Salah satu perusahaan asuransi kesehatan layak ditengok adalah AXA (PT AXA Financial Indonesia) dan Prudential. Dari kedua perusahaan asuransi ini, Anda bisa temukan produk asuransi kesehatan dengan premi yang bisa dibayar dari mulai dari Rp 100.000 hingga Rp 1.000.000 tiap bulan.
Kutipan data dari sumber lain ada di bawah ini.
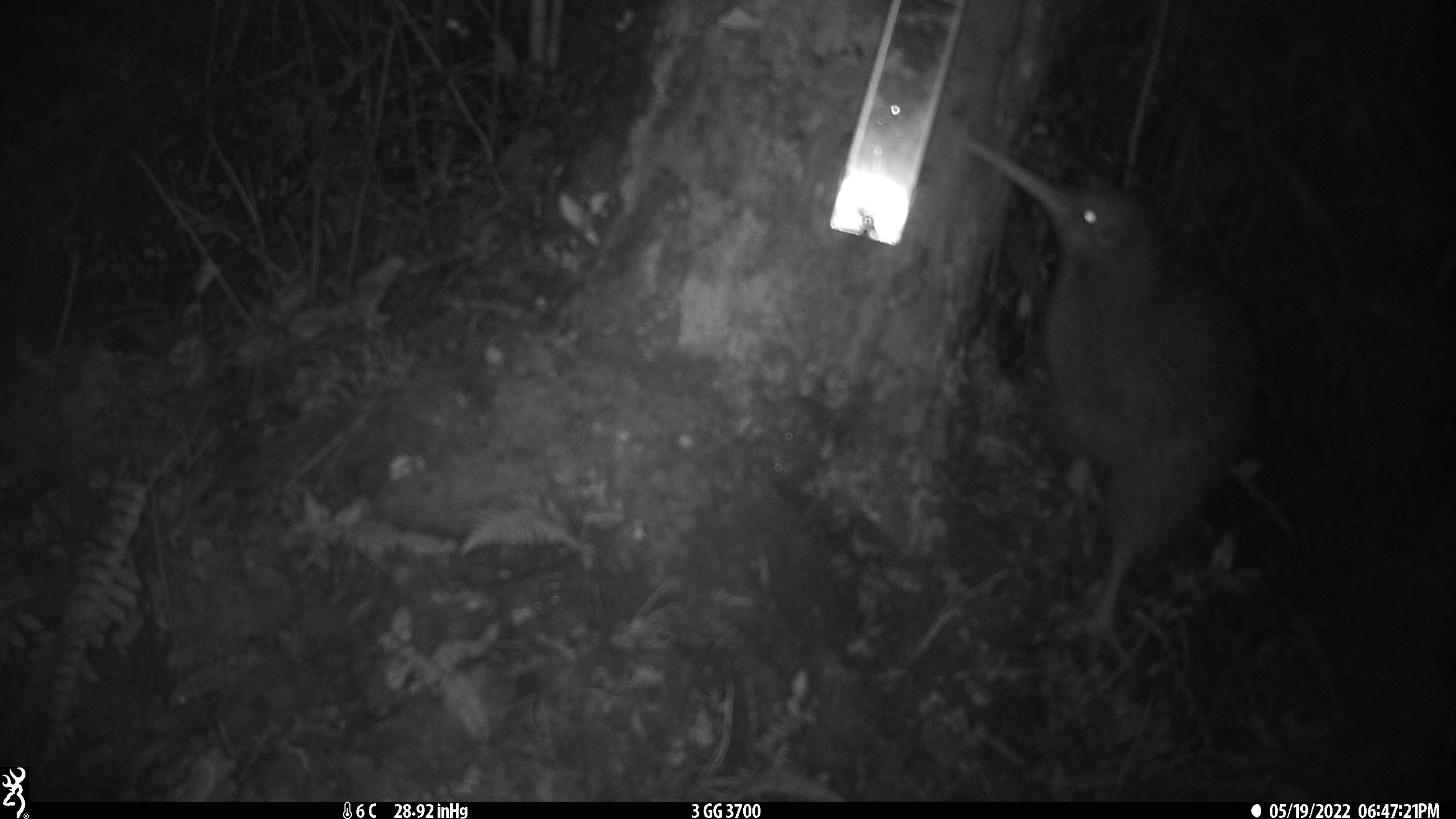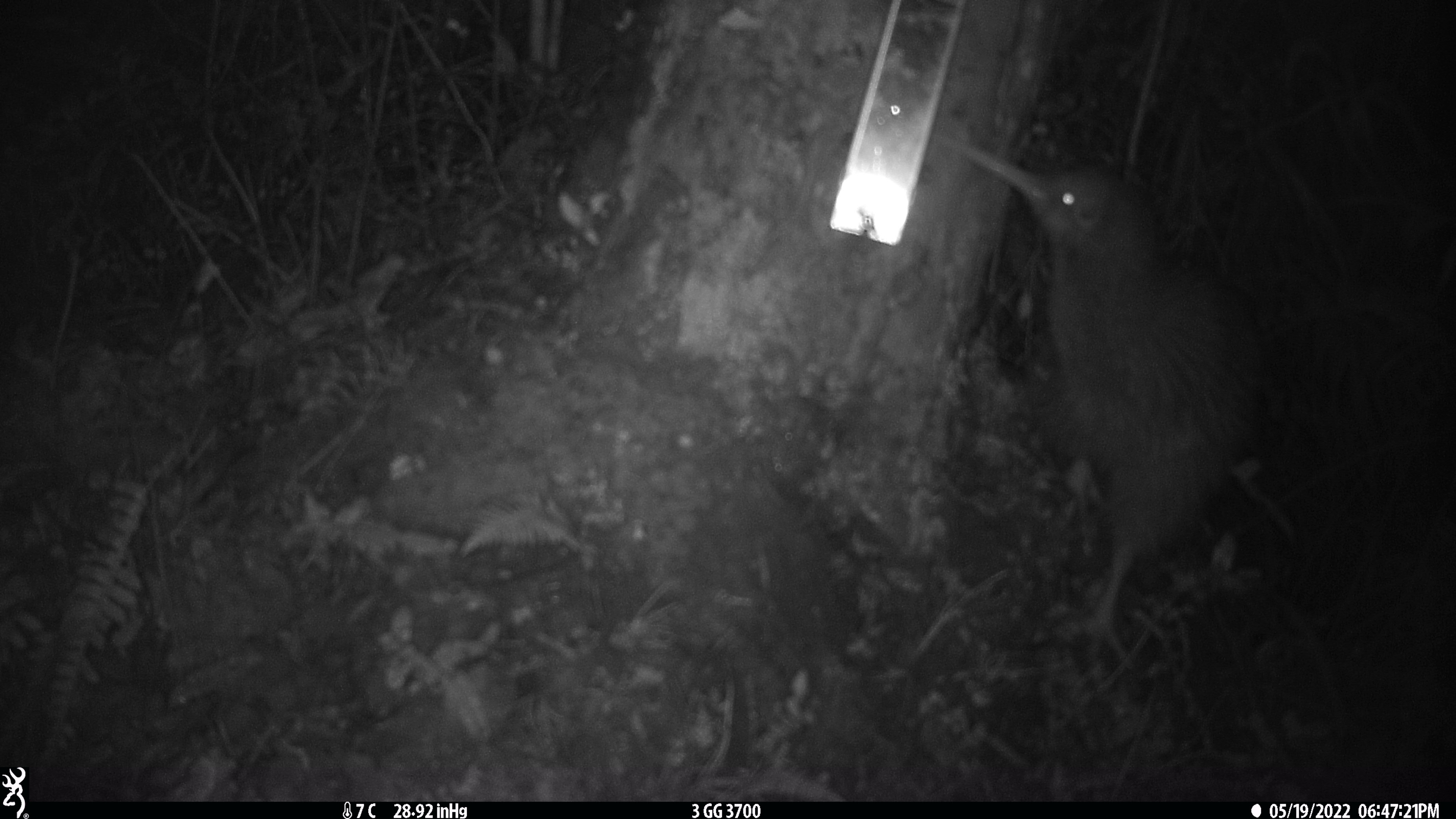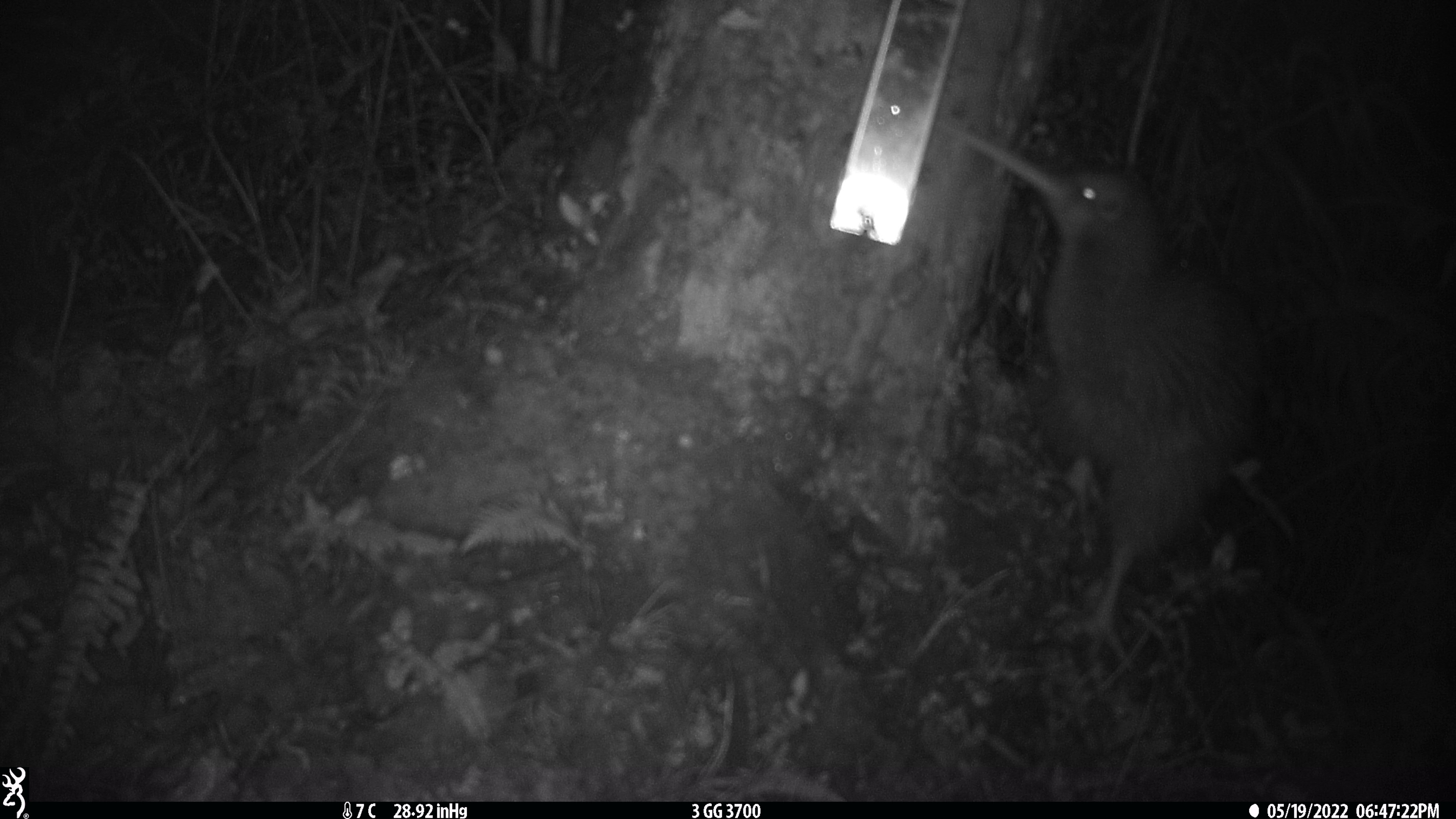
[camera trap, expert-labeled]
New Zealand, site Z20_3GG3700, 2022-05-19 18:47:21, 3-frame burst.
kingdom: Animalia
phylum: Chordata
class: Aves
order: Apterygiformes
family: Apterygidae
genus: Apteryx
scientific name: Apteryx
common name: kiwi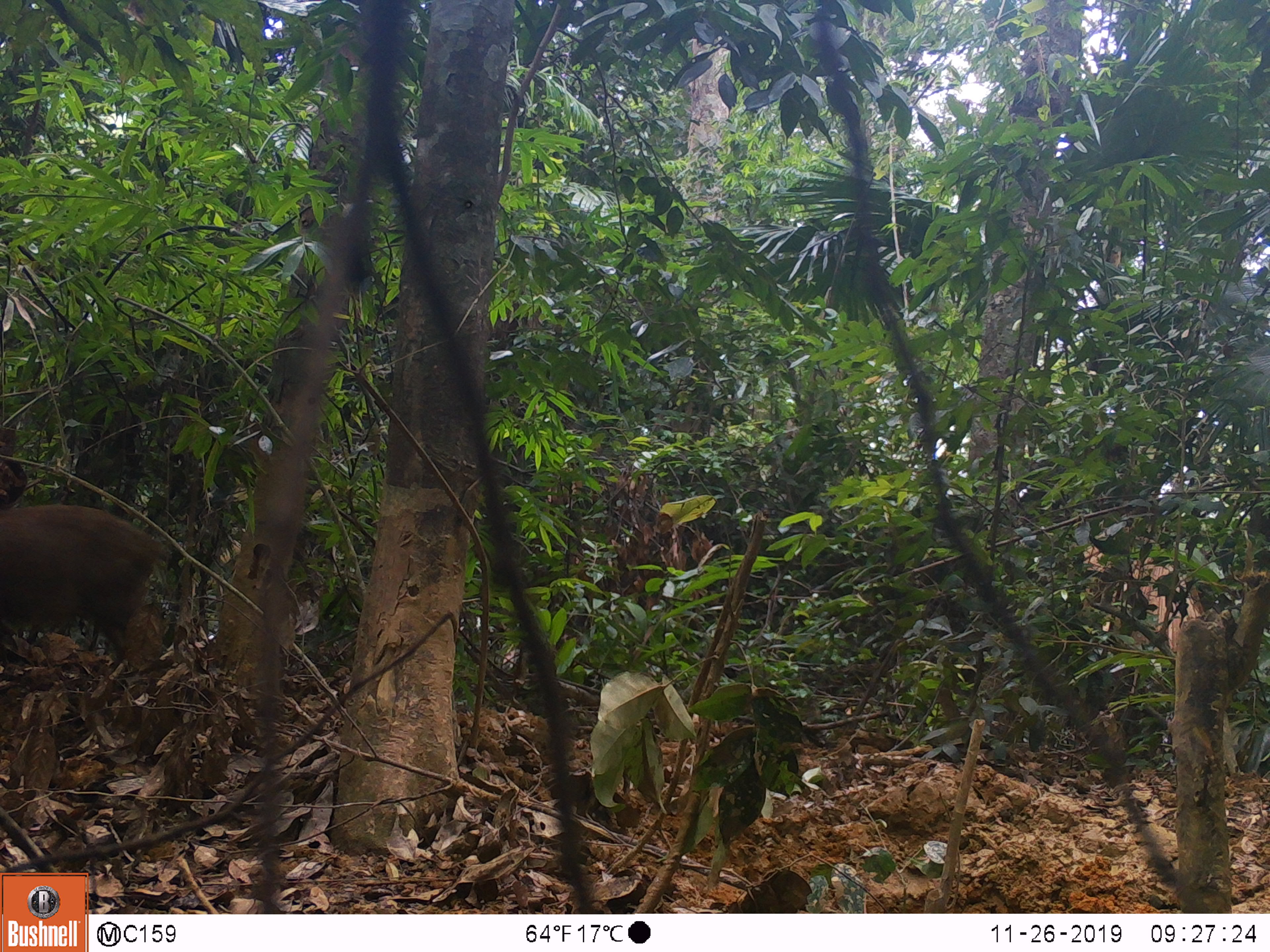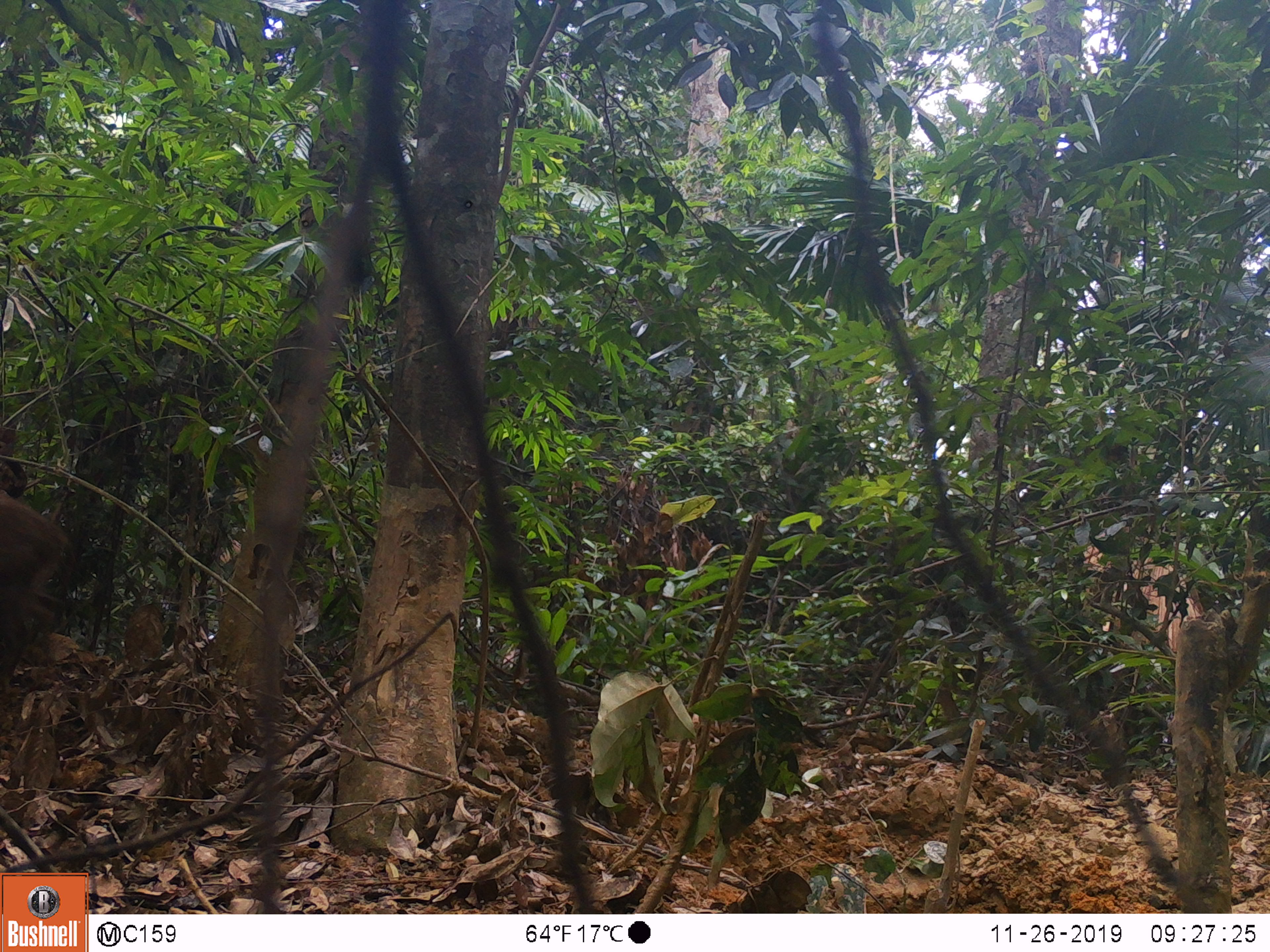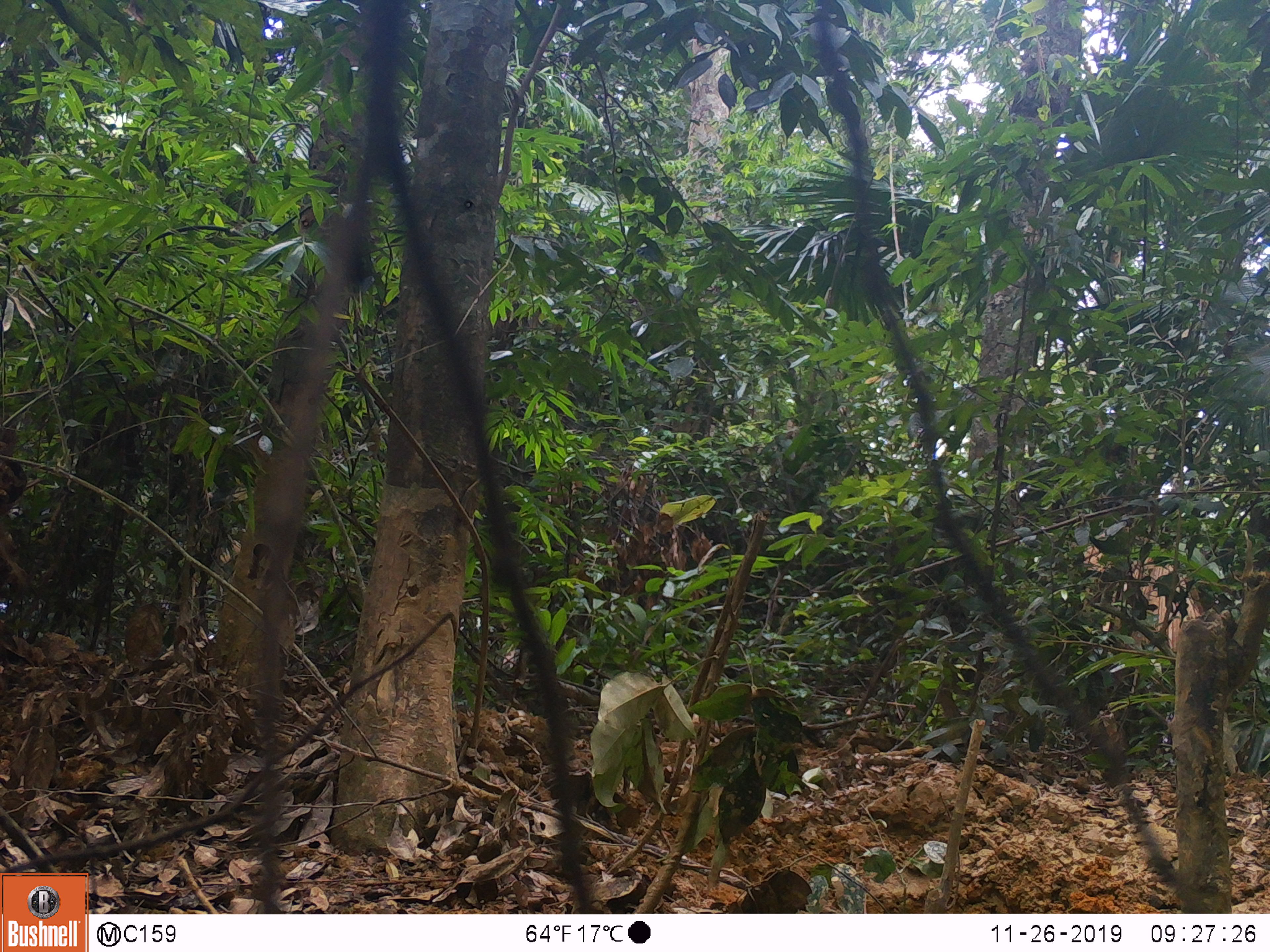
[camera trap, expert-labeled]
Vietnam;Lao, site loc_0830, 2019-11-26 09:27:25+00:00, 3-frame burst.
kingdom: Animalia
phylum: Chordata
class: Mammalia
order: Artiodactyla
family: Suidae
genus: Sus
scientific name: Sus scrofa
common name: eurasian wild pig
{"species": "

Manfaat yang diberikan pun ada variasi. Misalnya penggantian biaya rawat inap hingga Rp 1 juta per hari hingga biaya harian kamar unit perawatan intensif dengan nilai hingga Rp 2,5 juta per hari. Belum lagi manfaat untuk Anda yang memerlukan biaya pembedahaan, dengan nilai hingga Rp 12 juta per pembedahan. Belum lagi penggantian biaya pemulihan atas perawatan di rumah sakit hingga Rp 2 juta, dan biaya santunan hingga Rp 12 juta untuk risiko meninggal dunia.

manfaat atau premi

Apa sih manfaat utama dari asuransi kesehatan?

Di era internet sekarang ini, sebenarnya kita sebagai konsumen bisa dengan mudah mencari informasi mendalam mengenai produk asuransi yang ingin kita beli. Jika di situsnya masih kurang lengkap, kita pun bisa menelepon perusahaan asuransi tersebut untuk bertanya lebih lanjut.

Sebagai informasi, manfaat dasar dari asuransi kesehatan adalah Inpatient atau manfaat rawat inap. Manfaat ini meliputi jasa dokter umum, dokter spesialis, obat, fisioterapi, dan diagnostik. Benefit ini juga termasuk pembedahan, dari bedah kecil hingga bedah kompleks, pemulihan setelah rawat inap, ambulans, santunan rawat jalan karena kecelakaan, dan santunan kematian.

Jadi, Mana yang Jadi Pertimbangan: Manfaat atau Premi?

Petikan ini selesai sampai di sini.